For this example, imagine a serverless banking application that transfers funds between accounts. A user named Bob wants to transfer funds to another user, Alice. The left side of Figure 4 shows what a $10,000 transaction might look like. Now, imagine an attacker named Eve, attached a malicious Lambda extension in order to re-route transfers to their attacker-controlled account. The right side of Figure 4 shows that Eve’s malicious extension intercepted the request and modified the “dest_acct” field from “alice” to “bob”. Malware that can man-in-the-middle requests sent between the Rapid API and the runtime code can potentially gain full control of a serverless application without any code modification.

Figure 4 - Input data modified by the malicous Lambda extension

Introducing LambdaSpy

LambdaSpy is a proof-of-concept Lambda external extension that demonstrates the techniques used in this post to inspect and modify raw event data. LambdaSpy is written in Rust, is compatible with most runtimes, and works with both AMD64 and ARM64 architectures. Check it out here. Although LambdaSpy is discussed in the context of a malicious extension, we believe this has applicability for fuzzing and testing of Lambda applications as part of a normal SDLC.
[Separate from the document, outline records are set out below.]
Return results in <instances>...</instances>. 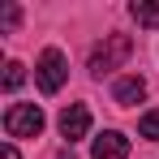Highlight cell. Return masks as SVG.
<instances>
[{"instance_id": "cell-1", "label": "cell", "mask_w": 159, "mask_h": 159, "mask_svg": "<svg viewBox=\"0 0 159 159\" xmlns=\"http://www.w3.org/2000/svg\"><path fill=\"white\" fill-rule=\"evenodd\" d=\"M133 52V39L129 34H103V43H95V52H90V73L95 78H103L112 69H120Z\"/></svg>"}, {"instance_id": "cell-2", "label": "cell", "mask_w": 159, "mask_h": 159, "mask_svg": "<svg viewBox=\"0 0 159 159\" xmlns=\"http://www.w3.org/2000/svg\"><path fill=\"white\" fill-rule=\"evenodd\" d=\"M4 133H9V138H39V133H43V112H39V103H9V112H4Z\"/></svg>"}, {"instance_id": "cell-3", "label": "cell", "mask_w": 159, "mask_h": 159, "mask_svg": "<svg viewBox=\"0 0 159 159\" xmlns=\"http://www.w3.org/2000/svg\"><path fill=\"white\" fill-rule=\"evenodd\" d=\"M34 78H39V86H43V95H56V90L65 86V78H69L65 52H60V48H43L39 65H34Z\"/></svg>"}, {"instance_id": "cell-4", "label": "cell", "mask_w": 159, "mask_h": 159, "mask_svg": "<svg viewBox=\"0 0 159 159\" xmlns=\"http://www.w3.org/2000/svg\"><path fill=\"white\" fill-rule=\"evenodd\" d=\"M60 133H65V142H78L90 133V107L86 103H69L60 112Z\"/></svg>"}, {"instance_id": "cell-5", "label": "cell", "mask_w": 159, "mask_h": 159, "mask_svg": "<svg viewBox=\"0 0 159 159\" xmlns=\"http://www.w3.org/2000/svg\"><path fill=\"white\" fill-rule=\"evenodd\" d=\"M90 159H129V138L120 129H103L90 146Z\"/></svg>"}, {"instance_id": "cell-6", "label": "cell", "mask_w": 159, "mask_h": 159, "mask_svg": "<svg viewBox=\"0 0 159 159\" xmlns=\"http://www.w3.org/2000/svg\"><path fill=\"white\" fill-rule=\"evenodd\" d=\"M142 95H146V82L138 78V73H129V78H120L116 86H112V99L120 107H133V103H142Z\"/></svg>"}, {"instance_id": "cell-7", "label": "cell", "mask_w": 159, "mask_h": 159, "mask_svg": "<svg viewBox=\"0 0 159 159\" xmlns=\"http://www.w3.org/2000/svg\"><path fill=\"white\" fill-rule=\"evenodd\" d=\"M129 13H133V22H138V26H146V30H155V26H159V4L133 0V4H129Z\"/></svg>"}, {"instance_id": "cell-8", "label": "cell", "mask_w": 159, "mask_h": 159, "mask_svg": "<svg viewBox=\"0 0 159 159\" xmlns=\"http://www.w3.org/2000/svg\"><path fill=\"white\" fill-rule=\"evenodd\" d=\"M138 138L159 142V112H142V120H138Z\"/></svg>"}, {"instance_id": "cell-9", "label": "cell", "mask_w": 159, "mask_h": 159, "mask_svg": "<svg viewBox=\"0 0 159 159\" xmlns=\"http://www.w3.org/2000/svg\"><path fill=\"white\" fill-rule=\"evenodd\" d=\"M22 82H26V73H22V65H17V60H9V65H4V90H17Z\"/></svg>"}, {"instance_id": "cell-10", "label": "cell", "mask_w": 159, "mask_h": 159, "mask_svg": "<svg viewBox=\"0 0 159 159\" xmlns=\"http://www.w3.org/2000/svg\"><path fill=\"white\" fill-rule=\"evenodd\" d=\"M4 26H9V30L17 26V4H4Z\"/></svg>"}, {"instance_id": "cell-11", "label": "cell", "mask_w": 159, "mask_h": 159, "mask_svg": "<svg viewBox=\"0 0 159 159\" xmlns=\"http://www.w3.org/2000/svg\"><path fill=\"white\" fill-rule=\"evenodd\" d=\"M0 159H22V155H17V146H13V142H4V151H0Z\"/></svg>"}, {"instance_id": "cell-12", "label": "cell", "mask_w": 159, "mask_h": 159, "mask_svg": "<svg viewBox=\"0 0 159 159\" xmlns=\"http://www.w3.org/2000/svg\"><path fill=\"white\" fill-rule=\"evenodd\" d=\"M56 159H73V151H60V155H56Z\"/></svg>"}]
</instances>
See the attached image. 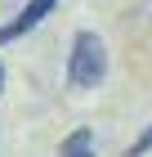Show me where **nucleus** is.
I'll list each match as a JSON object with an SVG mask.
<instances>
[{
    "label": "nucleus",
    "mask_w": 152,
    "mask_h": 157,
    "mask_svg": "<svg viewBox=\"0 0 152 157\" xmlns=\"http://www.w3.org/2000/svg\"><path fill=\"white\" fill-rule=\"evenodd\" d=\"M148 148H152V126H148V130L139 135V139H134V148H130L125 157H143V153H148Z\"/></svg>",
    "instance_id": "20e7f679"
},
{
    "label": "nucleus",
    "mask_w": 152,
    "mask_h": 157,
    "mask_svg": "<svg viewBox=\"0 0 152 157\" xmlns=\"http://www.w3.org/2000/svg\"><path fill=\"white\" fill-rule=\"evenodd\" d=\"M0 85H5V67H0Z\"/></svg>",
    "instance_id": "39448f33"
},
{
    "label": "nucleus",
    "mask_w": 152,
    "mask_h": 157,
    "mask_svg": "<svg viewBox=\"0 0 152 157\" xmlns=\"http://www.w3.org/2000/svg\"><path fill=\"white\" fill-rule=\"evenodd\" d=\"M107 76V45L94 32H76L72 40V59H67V81L76 90H94Z\"/></svg>",
    "instance_id": "f257e3e1"
},
{
    "label": "nucleus",
    "mask_w": 152,
    "mask_h": 157,
    "mask_svg": "<svg viewBox=\"0 0 152 157\" xmlns=\"http://www.w3.org/2000/svg\"><path fill=\"white\" fill-rule=\"evenodd\" d=\"M58 153H63V157H94V135L85 130V126H81V130H72L67 139H63Z\"/></svg>",
    "instance_id": "7ed1b4c3"
},
{
    "label": "nucleus",
    "mask_w": 152,
    "mask_h": 157,
    "mask_svg": "<svg viewBox=\"0 0 152 157\" xmlns=\"http://www.w3.org/2000/svg\"><path fill=\"white\" fill-rule=\"evenodd\" d=\"M54 5H58V0H27V5H23V13H18L13 23H5V27H0V45H5V40L27 36L32 27H40V23L49 18V9H54Z\"/></svg>",
    "instance_id": "f03ea898"
}]
</instances>
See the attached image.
Mitigating LambdaSpy and similar attacks

In addition to best practices for Lambda development and governance, ClearVector recommends:

Using policies (IAM/SCP) to control who can attach Lambda extensions. For example, limit access to the UpdateFunctionConfiguration API.
Using code signing and profiles (AWS Signer) to prevent the introduction of unintended, untrusted extensions from being attached. For example, this limits risk in the case of compromised developer or CI/CD credentials.
Auditing existing extensions to confirm provenance and acceptable use.

We plan to make a dedicated post on this topic in the future.

In addition, after performing this research, ClearVector worked with the AWS security and AWS Lambda teams to understand and determine the current design decisions and security boundaries for Lambda extensions. We look forward to working with AWS in the future to help AWS customers understand the risk associated with Lambda extensions, and discuss possible architectural improvements to the Lambda sandbox to reduce the risk and impact of 3rd party or malicious Lambda extensions.

Conclusion

In this post, we discussed the challenge of persisting in a serverless environment, and demonstrated how an attacker might intercept, modify, or deny all activity that occurs within a Lambda execution environment. In addition, we explored ways to persist indefinitely in the Lambda execution environment. Finally, we released proof-of-concept code, LambdaSpy, and provided mitigation strategies.

This is only one avenue an attacker could potentially use to compromise a Lambda execution environment. There are many other environment variables that could be modified to directly influence the execution environment of Lambda. As the cloud computing landscape changes, attackers will be forced to adapt along with it.